戦前の日韓併合時代から、多少は言及されていたようだが、本格的に論じられるようになったのは1980年代から。一時はかなりの前方後円墳が韓国側にあると言われたが、その後の調査で多くが否定された。現在確認されているのは十数基という。
よく知られているように、前方後円墳は日本列島特有の形式。それが韓国側にもあるのはどういうことか。一つの見方では、韓国側から日本に伝わったということがあり得るし、もう一つは、逆に日本から流入したとも考えられる。近年の研究を踏まえ著者は、韓国側の前方後円墳の出現が、日本列島よりも遅れていることは明らか、日本列島内部では弥生墳丘から前方後円墳への連続性が確認できる、したがって日本の前方後円墳の起源を外部に求める必要はないとする。

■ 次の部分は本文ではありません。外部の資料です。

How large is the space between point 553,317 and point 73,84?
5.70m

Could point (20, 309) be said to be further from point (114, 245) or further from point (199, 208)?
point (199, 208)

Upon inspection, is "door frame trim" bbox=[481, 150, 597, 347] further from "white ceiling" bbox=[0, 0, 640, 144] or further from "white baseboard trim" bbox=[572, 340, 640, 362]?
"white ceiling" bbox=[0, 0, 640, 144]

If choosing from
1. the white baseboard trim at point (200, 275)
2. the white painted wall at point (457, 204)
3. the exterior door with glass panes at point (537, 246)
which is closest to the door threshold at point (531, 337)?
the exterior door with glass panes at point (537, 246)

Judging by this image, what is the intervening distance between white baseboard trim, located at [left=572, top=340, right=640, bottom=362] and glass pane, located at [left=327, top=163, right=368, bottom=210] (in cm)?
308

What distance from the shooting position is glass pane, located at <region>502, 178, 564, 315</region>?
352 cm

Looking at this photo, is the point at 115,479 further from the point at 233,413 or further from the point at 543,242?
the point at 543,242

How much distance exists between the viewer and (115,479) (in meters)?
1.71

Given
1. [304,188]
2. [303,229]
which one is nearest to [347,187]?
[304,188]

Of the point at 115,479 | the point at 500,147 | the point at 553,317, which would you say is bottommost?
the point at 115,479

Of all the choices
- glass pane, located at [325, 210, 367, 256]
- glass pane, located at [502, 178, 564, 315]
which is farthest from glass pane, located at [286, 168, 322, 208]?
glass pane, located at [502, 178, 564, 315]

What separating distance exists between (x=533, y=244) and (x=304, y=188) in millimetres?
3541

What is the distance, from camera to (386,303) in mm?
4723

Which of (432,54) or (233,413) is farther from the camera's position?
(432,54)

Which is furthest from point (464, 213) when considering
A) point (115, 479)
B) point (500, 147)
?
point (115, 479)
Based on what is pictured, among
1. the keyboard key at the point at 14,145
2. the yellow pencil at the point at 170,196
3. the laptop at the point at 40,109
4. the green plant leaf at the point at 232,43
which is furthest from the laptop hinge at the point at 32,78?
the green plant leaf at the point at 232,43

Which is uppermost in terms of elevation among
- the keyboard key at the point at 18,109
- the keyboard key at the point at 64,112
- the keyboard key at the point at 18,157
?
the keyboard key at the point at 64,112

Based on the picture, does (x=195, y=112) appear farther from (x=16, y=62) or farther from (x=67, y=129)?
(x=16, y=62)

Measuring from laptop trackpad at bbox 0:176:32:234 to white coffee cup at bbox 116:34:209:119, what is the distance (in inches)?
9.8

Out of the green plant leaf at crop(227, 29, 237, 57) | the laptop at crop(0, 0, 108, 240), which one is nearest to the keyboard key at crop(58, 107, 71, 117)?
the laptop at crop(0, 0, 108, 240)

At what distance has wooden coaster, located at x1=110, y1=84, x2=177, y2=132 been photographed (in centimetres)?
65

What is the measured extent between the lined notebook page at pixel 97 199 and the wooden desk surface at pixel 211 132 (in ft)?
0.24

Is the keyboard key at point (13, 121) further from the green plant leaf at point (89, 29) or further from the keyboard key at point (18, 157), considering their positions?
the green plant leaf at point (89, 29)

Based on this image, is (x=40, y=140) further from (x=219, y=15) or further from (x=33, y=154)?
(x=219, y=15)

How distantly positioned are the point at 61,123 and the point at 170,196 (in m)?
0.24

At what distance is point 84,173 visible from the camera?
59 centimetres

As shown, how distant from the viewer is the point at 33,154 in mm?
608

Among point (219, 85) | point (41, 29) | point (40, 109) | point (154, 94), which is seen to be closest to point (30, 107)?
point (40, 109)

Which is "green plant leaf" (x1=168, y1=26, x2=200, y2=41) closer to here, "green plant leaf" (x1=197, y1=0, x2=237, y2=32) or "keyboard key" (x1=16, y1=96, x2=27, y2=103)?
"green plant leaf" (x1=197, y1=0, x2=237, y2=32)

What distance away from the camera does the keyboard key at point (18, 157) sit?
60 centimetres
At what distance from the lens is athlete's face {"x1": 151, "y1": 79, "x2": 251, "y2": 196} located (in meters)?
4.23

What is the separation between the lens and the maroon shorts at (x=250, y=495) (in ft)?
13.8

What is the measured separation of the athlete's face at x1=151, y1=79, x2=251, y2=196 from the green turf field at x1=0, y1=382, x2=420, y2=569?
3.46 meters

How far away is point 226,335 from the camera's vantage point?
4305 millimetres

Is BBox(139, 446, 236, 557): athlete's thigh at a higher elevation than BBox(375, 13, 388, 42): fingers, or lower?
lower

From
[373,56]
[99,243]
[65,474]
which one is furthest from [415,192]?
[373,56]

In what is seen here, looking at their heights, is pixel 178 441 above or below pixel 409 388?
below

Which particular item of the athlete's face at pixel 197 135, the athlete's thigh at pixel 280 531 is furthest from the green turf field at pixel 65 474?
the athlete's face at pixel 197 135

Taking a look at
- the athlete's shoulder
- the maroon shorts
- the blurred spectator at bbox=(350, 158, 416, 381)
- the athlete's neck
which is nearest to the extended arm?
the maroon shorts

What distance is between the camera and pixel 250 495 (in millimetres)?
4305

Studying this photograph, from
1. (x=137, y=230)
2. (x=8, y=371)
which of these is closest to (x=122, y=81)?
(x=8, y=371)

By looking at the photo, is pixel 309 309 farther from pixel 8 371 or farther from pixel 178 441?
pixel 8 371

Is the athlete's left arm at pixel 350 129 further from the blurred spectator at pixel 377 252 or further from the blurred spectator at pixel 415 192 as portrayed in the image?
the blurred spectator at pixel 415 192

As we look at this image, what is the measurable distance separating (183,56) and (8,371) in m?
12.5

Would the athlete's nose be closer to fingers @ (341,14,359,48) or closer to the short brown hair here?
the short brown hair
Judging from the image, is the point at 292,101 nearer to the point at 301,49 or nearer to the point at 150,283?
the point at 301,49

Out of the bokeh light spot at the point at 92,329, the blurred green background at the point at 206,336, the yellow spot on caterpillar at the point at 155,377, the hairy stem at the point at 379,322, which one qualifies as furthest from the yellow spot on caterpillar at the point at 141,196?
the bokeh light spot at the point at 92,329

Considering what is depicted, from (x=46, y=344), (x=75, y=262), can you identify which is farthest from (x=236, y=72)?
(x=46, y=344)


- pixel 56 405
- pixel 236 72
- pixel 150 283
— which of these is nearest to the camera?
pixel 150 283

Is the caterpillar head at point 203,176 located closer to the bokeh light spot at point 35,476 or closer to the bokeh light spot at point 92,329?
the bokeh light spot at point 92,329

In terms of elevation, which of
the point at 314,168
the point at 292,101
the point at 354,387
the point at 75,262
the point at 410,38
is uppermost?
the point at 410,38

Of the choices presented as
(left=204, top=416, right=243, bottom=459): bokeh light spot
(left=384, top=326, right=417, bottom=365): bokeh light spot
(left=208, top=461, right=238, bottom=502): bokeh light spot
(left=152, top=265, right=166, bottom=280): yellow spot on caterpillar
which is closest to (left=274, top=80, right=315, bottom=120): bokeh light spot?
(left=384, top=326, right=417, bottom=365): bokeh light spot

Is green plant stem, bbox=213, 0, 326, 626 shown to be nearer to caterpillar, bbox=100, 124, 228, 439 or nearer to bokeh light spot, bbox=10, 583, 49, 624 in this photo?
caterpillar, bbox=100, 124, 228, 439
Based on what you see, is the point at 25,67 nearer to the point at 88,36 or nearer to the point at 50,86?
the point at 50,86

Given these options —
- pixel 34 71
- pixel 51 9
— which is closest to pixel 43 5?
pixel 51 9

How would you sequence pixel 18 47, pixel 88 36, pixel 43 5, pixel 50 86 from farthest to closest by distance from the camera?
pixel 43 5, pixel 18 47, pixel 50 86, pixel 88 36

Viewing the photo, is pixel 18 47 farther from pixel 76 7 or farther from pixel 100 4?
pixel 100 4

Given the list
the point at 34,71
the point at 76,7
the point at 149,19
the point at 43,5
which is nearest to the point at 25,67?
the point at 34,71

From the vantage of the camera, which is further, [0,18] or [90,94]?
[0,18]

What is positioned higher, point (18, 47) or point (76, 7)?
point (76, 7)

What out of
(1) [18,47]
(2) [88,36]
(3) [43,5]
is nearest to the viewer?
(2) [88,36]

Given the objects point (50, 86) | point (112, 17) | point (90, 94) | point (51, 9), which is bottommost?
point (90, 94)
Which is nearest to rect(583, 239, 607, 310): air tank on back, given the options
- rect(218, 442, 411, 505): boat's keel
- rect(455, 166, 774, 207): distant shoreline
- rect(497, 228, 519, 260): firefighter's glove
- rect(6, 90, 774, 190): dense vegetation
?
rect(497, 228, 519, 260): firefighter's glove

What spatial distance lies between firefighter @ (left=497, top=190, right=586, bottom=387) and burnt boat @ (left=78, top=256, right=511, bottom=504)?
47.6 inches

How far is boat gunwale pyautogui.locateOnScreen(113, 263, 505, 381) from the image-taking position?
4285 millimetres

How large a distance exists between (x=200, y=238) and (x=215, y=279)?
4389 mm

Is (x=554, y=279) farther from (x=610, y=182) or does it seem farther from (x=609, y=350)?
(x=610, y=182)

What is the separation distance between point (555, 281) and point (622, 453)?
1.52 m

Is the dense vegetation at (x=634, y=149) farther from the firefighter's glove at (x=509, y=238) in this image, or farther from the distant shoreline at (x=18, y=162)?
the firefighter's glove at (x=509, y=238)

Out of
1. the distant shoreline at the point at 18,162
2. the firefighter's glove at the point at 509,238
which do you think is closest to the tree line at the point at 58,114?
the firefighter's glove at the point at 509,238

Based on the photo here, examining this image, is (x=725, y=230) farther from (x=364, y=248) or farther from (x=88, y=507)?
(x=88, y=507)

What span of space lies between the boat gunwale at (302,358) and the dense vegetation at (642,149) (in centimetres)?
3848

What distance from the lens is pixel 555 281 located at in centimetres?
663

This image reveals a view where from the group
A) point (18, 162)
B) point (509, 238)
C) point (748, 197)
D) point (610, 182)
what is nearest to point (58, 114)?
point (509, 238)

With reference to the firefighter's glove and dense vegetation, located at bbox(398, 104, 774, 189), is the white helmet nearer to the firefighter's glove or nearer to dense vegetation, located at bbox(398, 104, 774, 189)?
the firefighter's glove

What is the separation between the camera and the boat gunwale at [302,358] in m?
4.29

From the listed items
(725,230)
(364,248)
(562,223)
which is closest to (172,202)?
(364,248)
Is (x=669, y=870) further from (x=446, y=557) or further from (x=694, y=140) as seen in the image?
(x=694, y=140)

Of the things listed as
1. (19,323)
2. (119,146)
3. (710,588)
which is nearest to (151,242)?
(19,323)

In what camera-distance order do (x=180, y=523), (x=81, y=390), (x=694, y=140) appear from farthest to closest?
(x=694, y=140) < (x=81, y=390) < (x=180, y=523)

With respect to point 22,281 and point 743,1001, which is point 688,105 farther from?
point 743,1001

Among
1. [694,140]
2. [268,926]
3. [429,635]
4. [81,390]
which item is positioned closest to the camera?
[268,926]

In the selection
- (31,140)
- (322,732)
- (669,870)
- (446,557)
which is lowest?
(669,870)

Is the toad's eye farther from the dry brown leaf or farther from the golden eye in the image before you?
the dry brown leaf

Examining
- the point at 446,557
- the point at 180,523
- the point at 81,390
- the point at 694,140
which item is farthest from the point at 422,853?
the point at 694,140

次に問題になるのは、韓国側の前方後円墳に埋葬されているのは誰かということ。在地の首長説もあれば、海を渡った倭人説もある。著者は「最難題」としており、考古資料に基づいた忠実な検討が必要、と冷静だ。
韓国側で見つかっている前方後円墳は、日本のものと比べると、中小型。しかし韓国側の他の古墳と比べるときわめて大きい。韓国側の古墳の石室の壁は白く塗られていることが多いが、韓国で見つかった前方後円墳の石室はたいがい、日本のものと同じく朱に塗られている。しかし、対馬にはない前方後円墳が、なぜ韓国側に出現するのかという謎もある。
従来の交流史研究では、高句麗、新羅、百済と倭国との関係が注視されがちだが、本書では百済の南側に当たる「栄山江流域」について特にスポットを当てている。前方後円墳が多いのも、この地域だ。古代の日本と最も関係が深い地域として、今後の研究が待たれるということがよく分かった。
また、日本列島への渡来文化と、日本側から韓国に渡った倭系文物の違いも勉強になった。前者は仏教や漢字や鉄生産、カマド付きの住宅など体系的・恒常的に流入して根付いた。後者は断片的・散発的で定着しなかった。例えば、倭系の墓制は限定された一時期に現れ消えたようだ。
本書は、書名を「朝鮮半島」ではなく、韓国の通例に従い「韓半島」としている。叙述の対象が現在の韓国のエリアで、韓国考古学の成果を活用していることなどによる。巻末には詳細な索引も掲載されている。中公叢書ということもあり、最新の研究を日韓の複眼でバランスよく知ることができる一冊と言えるだろう。